- Records shown:

◆ ◆ ◆

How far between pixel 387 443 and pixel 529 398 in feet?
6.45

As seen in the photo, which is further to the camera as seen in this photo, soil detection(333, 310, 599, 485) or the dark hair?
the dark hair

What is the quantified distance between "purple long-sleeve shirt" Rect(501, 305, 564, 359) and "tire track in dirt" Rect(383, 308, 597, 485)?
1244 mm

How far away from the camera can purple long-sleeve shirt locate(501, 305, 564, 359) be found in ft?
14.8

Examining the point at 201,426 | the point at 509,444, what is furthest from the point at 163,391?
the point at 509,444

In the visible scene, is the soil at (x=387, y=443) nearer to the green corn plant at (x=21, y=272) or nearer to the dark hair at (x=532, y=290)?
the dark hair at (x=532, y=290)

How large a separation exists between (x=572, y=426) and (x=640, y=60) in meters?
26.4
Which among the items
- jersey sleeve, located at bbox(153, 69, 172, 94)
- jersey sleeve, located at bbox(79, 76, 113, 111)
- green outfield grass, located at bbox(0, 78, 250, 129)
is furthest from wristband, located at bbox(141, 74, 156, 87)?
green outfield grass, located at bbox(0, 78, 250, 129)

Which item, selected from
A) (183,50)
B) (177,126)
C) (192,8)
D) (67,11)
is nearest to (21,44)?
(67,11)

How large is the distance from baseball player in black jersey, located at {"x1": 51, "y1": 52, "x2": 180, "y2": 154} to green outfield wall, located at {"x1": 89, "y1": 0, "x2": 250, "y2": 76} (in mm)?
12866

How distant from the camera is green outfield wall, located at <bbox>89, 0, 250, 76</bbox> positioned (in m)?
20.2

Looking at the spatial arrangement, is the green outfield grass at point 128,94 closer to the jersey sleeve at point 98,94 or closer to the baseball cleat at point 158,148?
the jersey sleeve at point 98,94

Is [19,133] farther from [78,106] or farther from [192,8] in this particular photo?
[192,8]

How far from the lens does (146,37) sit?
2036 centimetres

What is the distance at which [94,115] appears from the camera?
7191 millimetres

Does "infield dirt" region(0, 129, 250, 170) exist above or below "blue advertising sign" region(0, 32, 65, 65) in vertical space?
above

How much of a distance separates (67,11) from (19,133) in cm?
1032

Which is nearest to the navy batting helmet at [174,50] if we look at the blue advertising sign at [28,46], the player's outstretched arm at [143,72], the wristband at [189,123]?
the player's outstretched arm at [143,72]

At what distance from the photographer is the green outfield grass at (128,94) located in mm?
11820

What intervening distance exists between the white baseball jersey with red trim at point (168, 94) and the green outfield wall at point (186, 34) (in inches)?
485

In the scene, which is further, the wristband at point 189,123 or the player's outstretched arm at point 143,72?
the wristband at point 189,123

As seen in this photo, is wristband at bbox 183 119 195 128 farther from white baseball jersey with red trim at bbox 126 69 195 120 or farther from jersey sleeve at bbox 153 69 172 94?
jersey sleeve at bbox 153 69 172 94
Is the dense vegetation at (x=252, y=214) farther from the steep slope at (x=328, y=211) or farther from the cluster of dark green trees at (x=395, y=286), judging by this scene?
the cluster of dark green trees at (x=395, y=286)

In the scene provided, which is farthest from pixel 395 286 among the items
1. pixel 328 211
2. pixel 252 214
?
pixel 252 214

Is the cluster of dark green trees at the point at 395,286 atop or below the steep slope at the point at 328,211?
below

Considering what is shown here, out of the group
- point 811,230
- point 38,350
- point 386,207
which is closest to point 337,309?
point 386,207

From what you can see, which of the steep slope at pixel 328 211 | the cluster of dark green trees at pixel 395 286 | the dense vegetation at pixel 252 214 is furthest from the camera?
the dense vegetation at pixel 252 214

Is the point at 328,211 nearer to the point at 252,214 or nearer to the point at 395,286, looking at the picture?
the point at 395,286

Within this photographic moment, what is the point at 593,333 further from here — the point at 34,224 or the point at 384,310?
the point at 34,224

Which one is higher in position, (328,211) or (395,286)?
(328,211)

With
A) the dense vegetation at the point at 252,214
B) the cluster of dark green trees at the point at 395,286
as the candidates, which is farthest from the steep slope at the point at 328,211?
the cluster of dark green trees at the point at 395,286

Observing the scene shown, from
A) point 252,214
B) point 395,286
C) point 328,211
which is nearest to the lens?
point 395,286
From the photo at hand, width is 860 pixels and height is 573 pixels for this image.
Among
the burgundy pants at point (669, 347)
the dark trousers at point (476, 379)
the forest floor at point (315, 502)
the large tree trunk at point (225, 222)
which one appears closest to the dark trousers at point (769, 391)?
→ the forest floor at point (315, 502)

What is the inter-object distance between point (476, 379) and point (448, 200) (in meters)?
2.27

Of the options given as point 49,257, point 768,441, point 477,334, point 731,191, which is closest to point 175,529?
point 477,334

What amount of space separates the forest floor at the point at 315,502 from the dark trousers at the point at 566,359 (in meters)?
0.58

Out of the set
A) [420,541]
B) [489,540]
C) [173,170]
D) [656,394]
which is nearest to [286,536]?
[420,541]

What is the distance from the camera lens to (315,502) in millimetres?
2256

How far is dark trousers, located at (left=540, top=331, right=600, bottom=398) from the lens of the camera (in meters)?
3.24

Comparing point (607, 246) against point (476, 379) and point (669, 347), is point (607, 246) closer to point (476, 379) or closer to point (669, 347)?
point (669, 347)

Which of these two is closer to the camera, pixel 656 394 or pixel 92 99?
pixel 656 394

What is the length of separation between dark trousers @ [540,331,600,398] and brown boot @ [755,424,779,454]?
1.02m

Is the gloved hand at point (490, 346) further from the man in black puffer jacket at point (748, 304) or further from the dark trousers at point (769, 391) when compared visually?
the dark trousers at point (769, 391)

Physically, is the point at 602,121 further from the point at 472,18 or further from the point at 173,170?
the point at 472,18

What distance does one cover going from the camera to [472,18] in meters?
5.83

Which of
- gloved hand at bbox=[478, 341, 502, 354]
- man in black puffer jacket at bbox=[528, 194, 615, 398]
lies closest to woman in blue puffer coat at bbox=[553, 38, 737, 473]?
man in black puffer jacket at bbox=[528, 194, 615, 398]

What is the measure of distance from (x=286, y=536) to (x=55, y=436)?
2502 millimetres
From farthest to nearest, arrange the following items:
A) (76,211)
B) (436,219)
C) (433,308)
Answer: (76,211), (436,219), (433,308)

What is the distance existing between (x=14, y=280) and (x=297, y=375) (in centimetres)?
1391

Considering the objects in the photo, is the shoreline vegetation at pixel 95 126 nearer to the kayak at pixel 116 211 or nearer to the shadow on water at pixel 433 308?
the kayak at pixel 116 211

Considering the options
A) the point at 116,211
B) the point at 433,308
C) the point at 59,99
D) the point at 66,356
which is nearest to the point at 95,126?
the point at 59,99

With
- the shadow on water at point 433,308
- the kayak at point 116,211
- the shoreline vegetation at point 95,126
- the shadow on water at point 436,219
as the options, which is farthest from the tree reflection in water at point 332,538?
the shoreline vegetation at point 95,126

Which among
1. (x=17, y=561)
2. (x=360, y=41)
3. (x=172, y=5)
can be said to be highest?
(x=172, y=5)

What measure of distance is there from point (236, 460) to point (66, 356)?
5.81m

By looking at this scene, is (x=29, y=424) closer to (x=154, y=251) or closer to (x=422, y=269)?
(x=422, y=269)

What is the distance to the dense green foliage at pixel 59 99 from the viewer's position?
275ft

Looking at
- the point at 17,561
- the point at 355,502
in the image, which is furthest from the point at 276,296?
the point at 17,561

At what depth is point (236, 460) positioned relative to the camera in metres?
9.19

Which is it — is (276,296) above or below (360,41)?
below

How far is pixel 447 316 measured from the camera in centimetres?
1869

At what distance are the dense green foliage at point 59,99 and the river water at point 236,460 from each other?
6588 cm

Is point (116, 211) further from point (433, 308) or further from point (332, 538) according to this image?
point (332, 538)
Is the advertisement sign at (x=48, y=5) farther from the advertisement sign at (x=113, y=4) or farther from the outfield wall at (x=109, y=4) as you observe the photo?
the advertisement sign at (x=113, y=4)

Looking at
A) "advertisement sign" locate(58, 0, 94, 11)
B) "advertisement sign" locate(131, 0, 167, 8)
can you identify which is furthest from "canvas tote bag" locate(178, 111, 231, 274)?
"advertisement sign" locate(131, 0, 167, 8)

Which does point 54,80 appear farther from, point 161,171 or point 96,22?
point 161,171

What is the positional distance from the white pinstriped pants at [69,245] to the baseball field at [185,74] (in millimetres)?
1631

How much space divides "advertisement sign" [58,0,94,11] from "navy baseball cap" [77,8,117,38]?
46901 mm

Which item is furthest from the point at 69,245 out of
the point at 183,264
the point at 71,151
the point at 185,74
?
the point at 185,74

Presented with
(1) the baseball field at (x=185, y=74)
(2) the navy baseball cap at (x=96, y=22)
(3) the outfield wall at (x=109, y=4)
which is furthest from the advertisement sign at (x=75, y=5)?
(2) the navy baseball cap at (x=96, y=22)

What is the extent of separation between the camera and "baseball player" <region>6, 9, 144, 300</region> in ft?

◆ ◆ ◆

Can you copy the data word for word, from the line with "How far from the lens does (146,37) sit?" to the line with "7191 millimetres", including both of those lines?

How far from the lens does (146,37) sit?
2036 centimetres

What is the distance at which [94,115] appears from the camera?
7191 millimetres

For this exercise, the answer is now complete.